3.3. Important TF Genes Involved in Drought Stress and Re-Watering

Reports have indicated that numerous TF families—such as MYB, DREB, bZIP, and WRKY—are directly or indirectly involved in the regulation of the plant response to drought stress [10]. Many IF genes have been previously identified as key regulators of drought responses in plants.
The MYB TFs comprise one of the largest gene families in plants. Many plant MYB genes involved in the response to drought stress have been identified and functionally characterized [17]. The overexpression of AtMYB15 results in enhanced drought tolerance and sensitivity to abscisic acid (ABA) [50]. Detailed characterisation of Arabidopsis transgenic plants that overexpress the TaMYB30-B gene from wheat may facilitate improvement of drought-stress tolerance during the germination and plantlet stages [51]. Also from wheat, over-expression of TaMYB33 in Arabidopsis markedly enhanced its tolerance to drought and NaCl stresses [52]. Seven DEGs encoding the MYB TF were detected in this study (File S3). Four DEGs showed significant up-regulation in response to drought stress, and down-regulation following rewatering.
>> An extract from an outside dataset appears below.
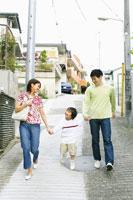 住宅街の坂道を下る親子3人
Interestingly, the other three DEGs were negatively expressed compared to the aforementioned four DEGs, indicating that these three genes were negatively related to drought tolerance.
The role of WRKY TFs in abiotic stress signalling networks is becoming apparent and proteomic reports have identified WRKY proteins that are up-regulated by drought stress [16]. Previous studies have shown that overexpression of WRKY genes (e.g., ABA-inducible OsWRKY45 gene, OsWRKY11, and OsWRKY08) enhanced plant tolerance to drought [53]. A WRKY up-regulated gene that was a candidate TF for regulation of the drought response was identified in pine roots under drought-stress conditions [54]. Eight DEGs in response to drought stress were identified in our study, notably those encoding the WRKY TFs Congtig17654 and Contig5207, which showed highly positive changes in expression in response to drought stress (File S3).
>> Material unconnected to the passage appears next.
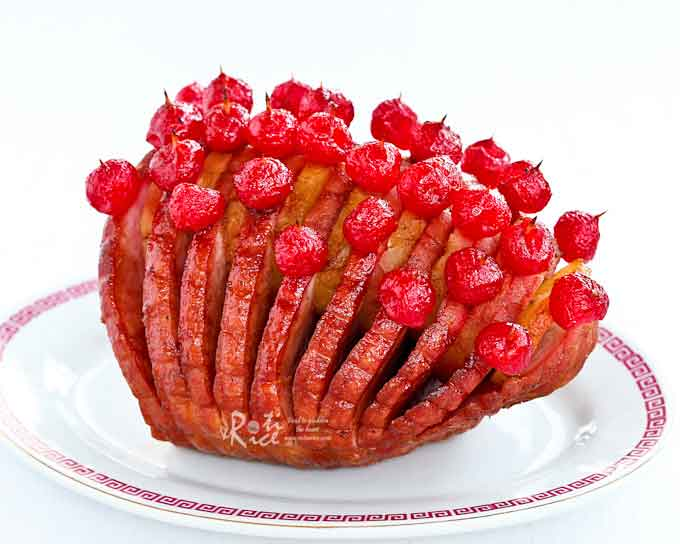 This boneless Hasselback Pineapple Ham is perfect for a smaller family or crowd. Add Maraschino cherries for a festive look.| RotiNRice.com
AP2/ERF family is a large group of plant-specific transcription factors that includes four major subfamilies named the AP2, RAV, ERF, and DREB based on their sequence similarities and a number of AP2/ERF domains [55]. Previous research has demonstrated that overexpression of AP2/ERF genes enhances resistance to biotic and abiotic stresses, such as gene GmERF3, which might play dual roles in cross-talk between the biotic and abiotic stress signal pathways in plants [56]. In the present study, eighteen putative AP2/ERF genes showed different changes in response to drought stress (File S3). Genes showing highly positive (such as Contig53553) or negative (such as Contig14078, Contig2749, and First_Contig436) changes may play an important role in response to drought.
Previous studies have demonstrated that basic leucine zipper (bZIP) is a large transcription factor family in plants, and the members of bZIP have diverse roles, especially in plant stress-response and hormone signal transduction [57,58]. Heterologous overexpression of ZmbZIP72, from maize, improved transgenic Arabidopsis’ drought and partial salt tolerance, which was determined by physiological analyses, such as leaf water loss, electrolyte leakage, proline content, and survival rate under stress [59]. In our experiment, two putative bZIP genes (Contig35532 and Contig12547) showed significant up-regulation in response to drought stress, and down-regulation following rewatering.
Additional TF genes, such as Contig11986 (putative HSF gene) and Contig18232 (putative MADS gene), were also identified in Chinese fir plantlets exposed to drought stress and drought recovery, with expression trends similar to those of the two WRKY TF genes (File S3). These genes may have potential usefulness in improving the stress resistance of Chinese fir.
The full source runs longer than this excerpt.